Stethoscopes hang during a press event.
A stethoscope hangs.
  • Medical students are choosing residency programs based on where they can learn about abortion care.
  • Over 76% of nearly 500 med students surveyed said they'd choose a residency based on abortion access.
  • They said they want abortion access for their patients but also for themselves.

Aspiring doctors are choosing their residency programs based on where they can provide abortion care to patients, a new survey found.

After completing medical school, new physicians continue training in a residency program where they can get hands-on experience and home in on their desired specialty.

A survey of nearly 500 third and fourth-year med students found that over 76% of them would "likely or very likely" choose residency programs based on abortion access, according to the survey published in the peer-reviewed Journal of Medical Ethics.

Additionally, over 72% of med students surveyed said abortion access would influence where they would start their own families, and nearly 58% said it would influence their contraception decisions.

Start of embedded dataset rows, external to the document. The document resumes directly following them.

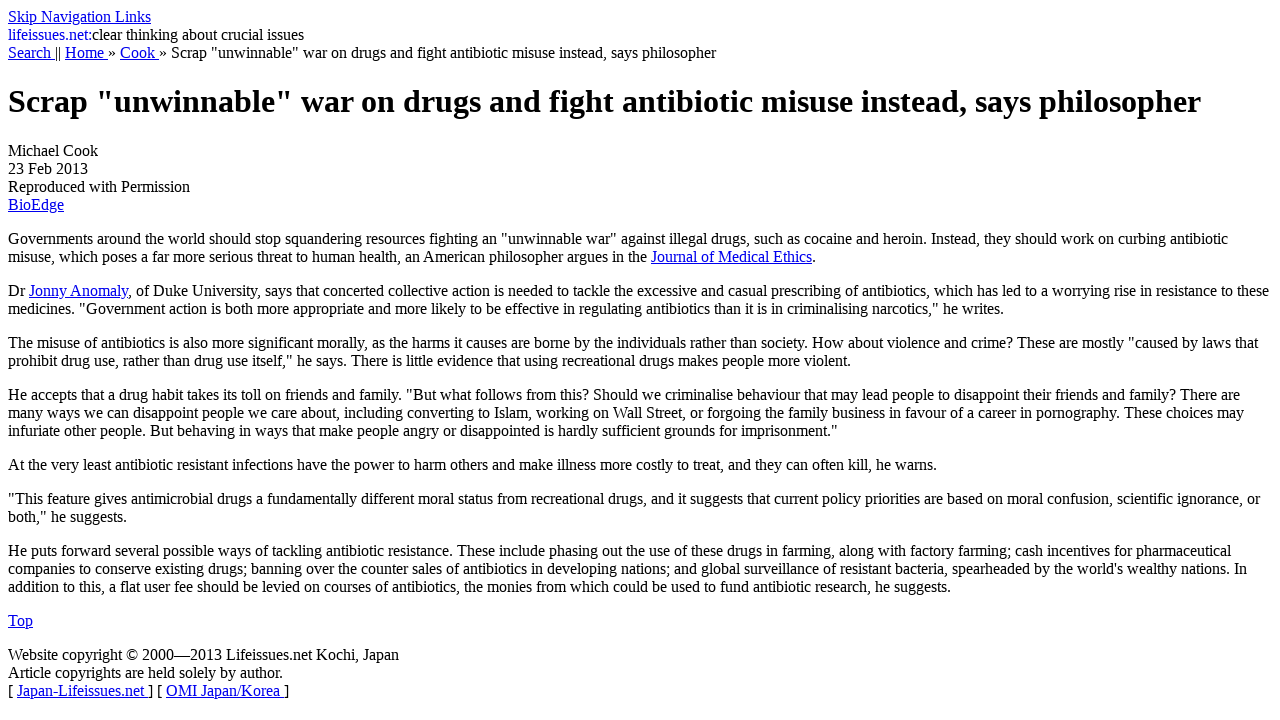

--- FILE ---
content_type: text/html
request_url: https://lifeissues.net/writers/coo/coo_200unwinnable.html
body_size: 2009
content:
 
<!DOCTYPE html PUBLIC "-//W3C//DTD XHTML 1.0 Transitional//EN"
        
	   "http://www.w3.org/TR/xhtml1/DTD/xhtml1-transitional.dtd">
<html xmlns="http://www.w3.org/1999/xhtml" xml:lang="en" lang="en">
	<head>
		<meta http-equiv="content-type" content="text/html; charset=utf-8" />
		<title>
			lifeissues.net | Scrap &quot;unwinnable&quot; war on drugs and fight antibiotic misuse instead, says philosopher
		</title>
		<meta name="description" content="Governments around the world should stop squandering resources fighting an &quot;unwinnable war&quot; against illegal drugs, such as cocaine and heroin. Instead, they should work on curbing antibiotic misuse, which poses a far more serious threat to human health." />
		<meta name="keywords" content="Michael Cook

Scrap &quot;unwinnable&quot; war on drugs and fight antibiotic misuse instead, says philosopher" />
		<link rel="schema.DC" href="http://purl.org/dc" />
		<meta name="DC.Title" content="Scrap &quot;unwinnable&quot; war on drugs and fight antibiotic misuse instead, says philosopher" />
		<meta name="DC.Creator" content="MichaelCook" />
		<meta name="DC.Subject" content="Michael Cook

Scrap &quot;unwinnable&quot; war on drugs and fight antibiotic misuse instead, says philosopher" />
		<meta name="DC.Description" content="Governments around the world should stop squandering resources fighting an &quot;unwinnable war&quot; against illegal drugs, such as cocaine and heroin. Instead, they should work on curbing antibiotic misuse, which poses a far more serious threat to human health." />
		<meta name="DC.Publisher" content="Lifeissues.net" />
		<meta name="DC.Date" scheme="W3CDTF" content="2013-03-05" />
		<meta name="DC.Type" scheme="DCMIType" content="Text" />
		<meta name="DC.Format" content="text/html" />
		<meta name="DC.Identifier" content="http://www.lifeissues.net/writers/coo/coo_200unwinnable.html" />
		<meta name="DC.Language" scheme="RFC1766" content="en" />
		<link rel="Stylesheet" href="http://lifeissues.net/lib/print.css" media="print" />
		<link rel="Stylesheet" href="../../lib/basic.css" type="text/css" media="Screen" />
<style type="text/css" media="Screen">
/* <![CDATA[ */
@import url(../../lib/e.css);
/* ]]> */ </style> 
	</head>
	<body>
		<div id="skiplinks">
			<a href="#contents" title="Go directly to page content." accesskey="a">
				Skip Navigation Links</a>
		</div>
		<div id="toplogo">
			<a href="http://www.lifeissues.net/" accesskey="b" style="text-decoration: none" title="Back to the main page of this site.">
				<span class="logo1">
					life</span><span class="logo2">issues.net:</span></a><span class="logo3">clear thinking about crucial issues</span>
		</div>
		<div class="navtrail">
			<a href="../../search.php" title="Search and Browse this site" accesskey="c">
				Search
			</a>
			|| 
			<a href="../../main.php" title="Back to the home page of this site" accesskey="d">
				Home
			</a>
			&#187; 
			<a href="../../writer.php?ID=coo" title="Profile of the Author" accesskey="e">
				Cook
			</a>
			&#187; 
			<a name="current_location" title="Current location within the site">
				Scrap &quot;unwinnable&quot; war on drugs and fight antibiotic misuse instead, says philosopher</a>
		</div>
		<div id="page">
			<h1>
				<a name="contents">
					Scrap &quot;unwinnable&quot; war on drugs and fight antibiotic misuse instead, says philosopher</a>
			</h1>
			<p id="authorid">
				Michael Cook
				<br />
				<span class="subtitle">
					23 Feb 2013
					<br />
					Reproduced with Permission
					<br />
					<a href="http://www.bioedge.org/index.php/">
						BioEdge</a></span>
			</p>
			<p class="initial">
				Governments around the world should stop squandering resources fighting an "unwinnable war" against illegal drugs, such as cocaine and heroin. Instead, they should work on curbing antibiotic misuse, which poses a far more serious threat to human health, an American philosopher argues in the 
				<a href="http://jme.bmj.com/content/early/2013/01/25/medethics-2012-101160.abstract">
					Journal of Medical Ethics</a>.
			</p>
			<p>
				Dr 
				<a href="http://philpapers.org/profile/17125/myview.html">
					Jonny Anomaly</a>, of Duke University, says that concerted collective action is needed to tackle the excessive and casual prescribing of antibiotics, which has led to a worrying rise in resistance to these medicines. "Government action is both more appropriate and more likely to be effective in regulating antibiotics than it is in criminalising narcotics," he writes. 
			</p>
			<p>
				The misuse of antibiotics is also more significant morally, as the harms it causes are borne by the individuals rather than society. How about violence and crime? These are mostly "caused by laws that prohibit drug use, rather than drug use itself," he says. There is little evidence that using recreational drugs makes people more violent. 
			</p>
			<p>
				He accepts that a drug habit takes its toll on friends and family. "But what follows from this? Should we criminalise behaviour that may lead people to disappoint their friends and family? There are many ways we can disappoint people we care about, including converting to Islam, working on Wall Street, or forgoing the family business in favour of a career in pornography. These choices may infuriate other people. But behaving in ways that make people angry or disappointed is hardly sufficient grounds for imprisonment." 
			</p>
			<p>
				At the very least antibiotic resistant infections have the power to harm others and make illness more costly to treat, and they can often kill, he warns. 
			</p>
			<p>
				"This feature gives antimicrobial drugs a fundamentally different moral status from recreational drugs, and it suggests that current policy priorities are based on moral confusion, scientific ignorance, or both," he suggests. 
			</p>
			<p>
				He puts forward several possible ways of tackling antibiotic resistance. These include phasing out the use of these drugs in farming, along with factory farming; cash incentives for pharmaceutical companies to conserve existing drugs; banning over the counter sales of antibiotics in developing nations; and global surveillance of resistant bacteria, spearheaded by the world's wealthy nations. In addition to this, a flat user fee should be levied on courses of antibiotics, the monies from which could be used to fund antibiotic research, he suggests. 
			</p>
			<p class="nextpage">
				<a href="coo_200unwinnable.html" title="Back to top of page" accesskey="1">
					Top</a>
			</p>
			<div id="copyright">
				Website copyright &#169; 2000&#8212;2013 Lifeissues.net Kochi, Japan
				<br />
				Article copyrights are held solely by author.
				<br />
				[ 
				<a href="http://japan-lifeissues.net">
					Japan-Lifeissues.net
				</a>
				] [ 
				<a href="http://www.omijapankorea.net/">
					OMI Japan/Korea
				</a>
				]
			</div>
		</div>
	</body>
</html>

"In qualitative responses, medical trainees highlighted the importance of abortion access for their patients, themselves, and their loved ones," the survey's abstract read. "For personal and professional reasons, reproductive healthcare access is now a key factor in residency match decisions."

Shortly after Roe v. Wade was overturned by the Supreme Court in 2022, multiple medical students told Business Insider that they would have to make residency decisions based on where they could learn the full scope of the practice of obstetrics and gynecology.

"It definitely is looking more and more difficult in terms of making sure I have access to education that's not only relevant to my desire to become an abortion provider but also just relevant to the practice of obstetrics and gynecology as a field and making sure that we're providing quality care to our patients," Eshani Dixit, then a medical student at Rutgers Robert Wood Johnson Medical School, told Business Insider last year.

Case in point: Dixit is now a resident physician at a hospital in Illinois, where abortion remains legal.